## TEXTE D'ÉTUDE:
Face aux internationales fascistes en Europe

« Il faut considérer l’extrême droite en dehors du cadre national »

Les élections européennes de juin ont montré une très inquiétante montée en puissance des partis d’extrême droite dans les pays fondateurs. Reste à savoir s’ils peuvent réellement peser au sein de l’Union européenne… et comment les combattre. Entretien.
Colloghan

On savait la situation peu réjouissante, nous accrochant toujours à l’idée que le pire n’est jamais certain. Mais le choc des élections européennesdu dimanche 9 juin a été plus dur que prévu. Et, alors que Macron joue localement avec la flamme dans un cynique calcul – « moi ou le RN » – l’extrême droite est montée en puissance dans les pays fondateurs de l’Europe1. On fait le point avec Nicolas Lebourg, chercheur en sciences sociales au Centre d’études politiques et sociales, à Montpellier, et spécialiste de l’extrême droite2.

Comment analyses-tu la stratégie de Macron depuis 2017 par rapport à l’extrême droite ?

« La stratégie du président de la République est de tenter de prendre le RN dans une double tenaille : d’une part, incarner le camp de la raison face aux “extrêmes”, faisant de lui le seul refuge politique. Cette stratégie pouvait s’appuyer sur l’idée qu’en France seuls les seniors votent massivement, et qu’ils sont réfractaires aux votes présentant des projets de “rupture”. Mais cette rationalité a fait long feu. D’autre part, tenter de déposséder l’extrême droite de ses thèmes (“immigration”, “autorité”, “insécurité”, “famille”). On a même vu une partie des macronistes défendre le thème de la préférence nationale. Ce dernier n’est pas qu’un projet discriminatoire : il est contraire à ce qu’on appelle en droit le “bloc de constitutionnalité3”. Considérer la préférence nationale comme un élément de débat, c’est perdre tout argument face au risque que pourrait représenter le RN.

Les stratégies de reprises de thèmes et termes de partis d’extrême droite par tous ont toujours échoué dans toute l’Europe depuis les années 1960. C’est même comme ça que François Duprat, numéro deux du Front national dans les années 1970, avait inventé le thème du rejet de l’immigration, pariant sur son succès et le fait qu’il soit repris par les autres partis, et sur l’idée que “l’électeur préfère toujours l’original à la copie” – une formule mille fois reprise par Jean-Marie Le Pen. La stratégie d’Emmanuel Macron ne pouvait guère nous amener que là où nous sommes. »

La France n’est pas un cas isolé. Quels sont actuellement les liens entre l’extrême droite française et européenne ?

« Si les positions des différents groupes s’étaient rapprochées depuis plusieurs mois, l’alliance des extrêmes droites n’est pas une évidence. Rien n’est plus informe que la structuration des nationalistes au Parlement européen qui, pour l’instant, n’a jamais cessé de varier, car chacun se positionne selon son intérêt et sa tactique du moment. L’eurogroupe du RN, Identité et Démocratie (ID), ne comprend pas Viktor Orban, qui considère que Marine Le Pen le diabolise. Les eurodéputés Reconquête ! ne vont pas non plus à l’ID mais à ECR4, l’eurogroupe de Giorgia Meloni, sauf Sarah Knafo. Seule restée fidèle à Eric Zemmour, elle pourrait participer au futur eurogroupe de l’AFD [Alternative pour l’Allemagne, parti d’extrême droite, ndlr], avec laquelle le RN ne veut plus siéger. Mais si le RN a la majorité ou pas loin aux élections législatives, ça change complètement la donne à l’échelle de l’équilibre européen des extrêmes droites. »

## CONSIGNES:
1: Indiquez si chaque affirmation est conforme à l'entretien sur l'extrême droite, par oui ou par non, en citant les mots décisifs de l'entretien. (a) Viktor Orban fait partie de l'eurogroupe Identité et Démocratie. (b) François Duprat était numéro deux du Front national dans les années 1970. (c) Sarah Knafo est restée fidèle à Eric Zemmour.
2: Citez l'entretien sur l'extrême droite depuis « Face aux internationales » jusqu'à « les combattre. Entretien. » inclus.
3: Prolongez l'entretien sur l'extrême droite à partir de sa dernière phrase.
Les lignes suivantes proviennent d'une autre source.

## DONNÉES AFFICHÉES:
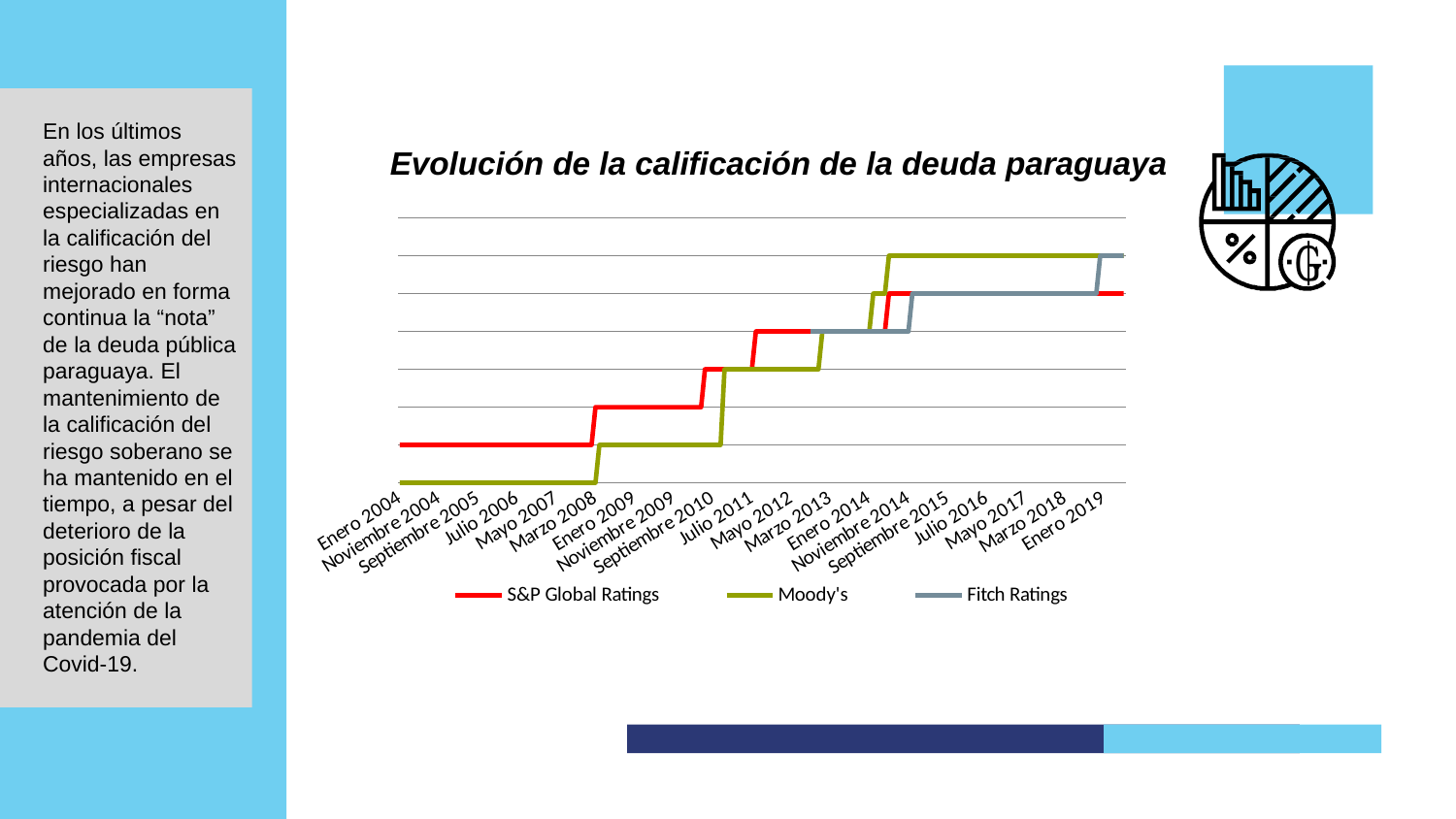
At the end of the chart, is the Moody's line higher or lower than the S&P Global Ratings line? Higher How many labels are shown on the x axis? 19 What is the last label on the x axis? Enero 2019 Which series begins latest on the x axis? Fitch Ratings Which series is drawn in red? S&P Global Ratings Do the rating lines generally rise or fall from left to right along the x axis? Rise What kind of chart is shown on the slide? Line chart How many series does the legend list? 3 Which series is at the lowest level at the start of the chart (Enero 2004)? Moody's What is the title of the chart? Evolución de la calificación de la deuda paraguaya What is the first label on the x axis? Enero 2004 Which series is at the lowest level at the end of the chart (Enero 2019)? S&P Global Ratings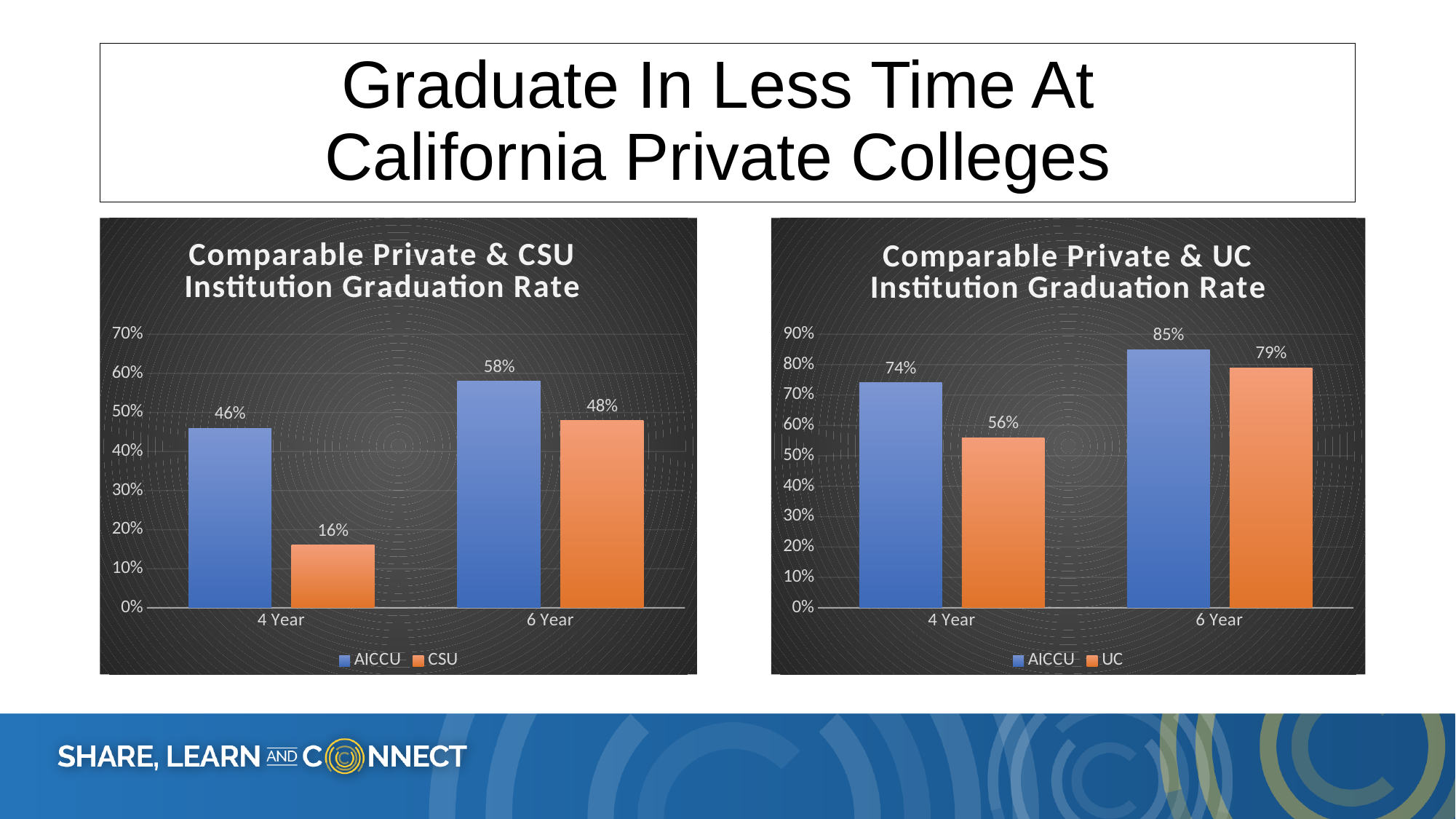
In the 'Comparable Private & UC Institution Graduation Rate' chart, which bar has the highest value? AICCU, 6 Year In the 'Comparable Private & UC Institution Graduation Rate' chart, what is the difference between the AICCU and UC values for 6 Year? 6% In the 'Comparable Private & CSU Institution Graduation Rate' chart, what is the difference between the AICCU and CSU values for 4 Year? 30% In the 'Comparable Private & CSU Institution Graduation Rate' chart, what is the AICCU value for 4 Year? 46% What kind of chart is the 'Comparable Private & UC Institution Graduation Rate' chart? Bar chart How many series does the legend of the 'Comparable Private & CSU Institution Graduation Rate' chart list? 2 In the 'Comparable Private & UC Institution Graduation Rate' chart, what is the UC value for 4 Year? 56% In the 'Comparable Private & UC Institution Graduation Rate' chart, what is the AICCU value for 6 Year? 85% In the 'Comparable Private & CSU Institution Graduation Rate' chart, does the AICCU value rise or fall from 4 Year to 6 Year? Rise In the 'Comparable Private & CSU Institution Graduation Rate' chart, which bar has the lowest value? CSU, 4 Year In the 'Comparable Private & UC Institution Graduation Rate' chart, which is larger for 4 Year: AICCU or UC? AICCU In the 'Comparable Private & CSU Institution Graduation Rate' chart, what is the CSU value for 6 Year? 48%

## CORRIGÉS:
1:
(a) Non : « L’eurogroupe du RN, Identité et Démocratie (ID), ne comprend pas Viktor Orban ».
(b) Oui : « François Duprat, numéro deux du Front national dans les années 1970 ».
(c) Oui : « Seule restée fidèle à Eric Zemmour ».

2:
Face aux internationales fascistes en Europe

« Il faut considérer l’extrême droite en dehors du cadre national »

Les élections européennes de juin ont montré une très inquiétante montée en puissance des partis d’extrême droite dans les pays fondateurs. Reste à savoir s’ils peuvent réellement peser au sein de l’Union européenne… et comment les combattre. Entretien.

3:
On voit les extrêmes droites abandonner une partie de leur programme à l’approche du pouvoir. Peuvent-elles vraiment peser au niveau de l’Union européenne ?

« Il y a une phrase de François Duprat à laquelle j’ai beaucoup pensé depuis la dissolution : “L’action politique est la tentative acharnée d’occuper sans cesse le maximum de terrain. Le reste n’est que littérature. Mauvaise de surcroît.” Quand on est un partenaire minoritaire, on s’adapte. Il y a dix ans, quand les extrêmes droites participaient au pouvoir, elles dealaient la part sociale de leur programme contre sa part identitaire. Elles assumaient de mener des politiques eurolibérales, mais en échange obtenaient des mesures sur ce qui est le plus important pour elles : l’immigration et la fierté nationale. Maintenant l’espace occupé n’est plus le même, elles vont pouvoir envisager de parler sérieusement de la gouvernance et des institutions, tant dans leurs sociétés nationales qu’à l’échelon européen. »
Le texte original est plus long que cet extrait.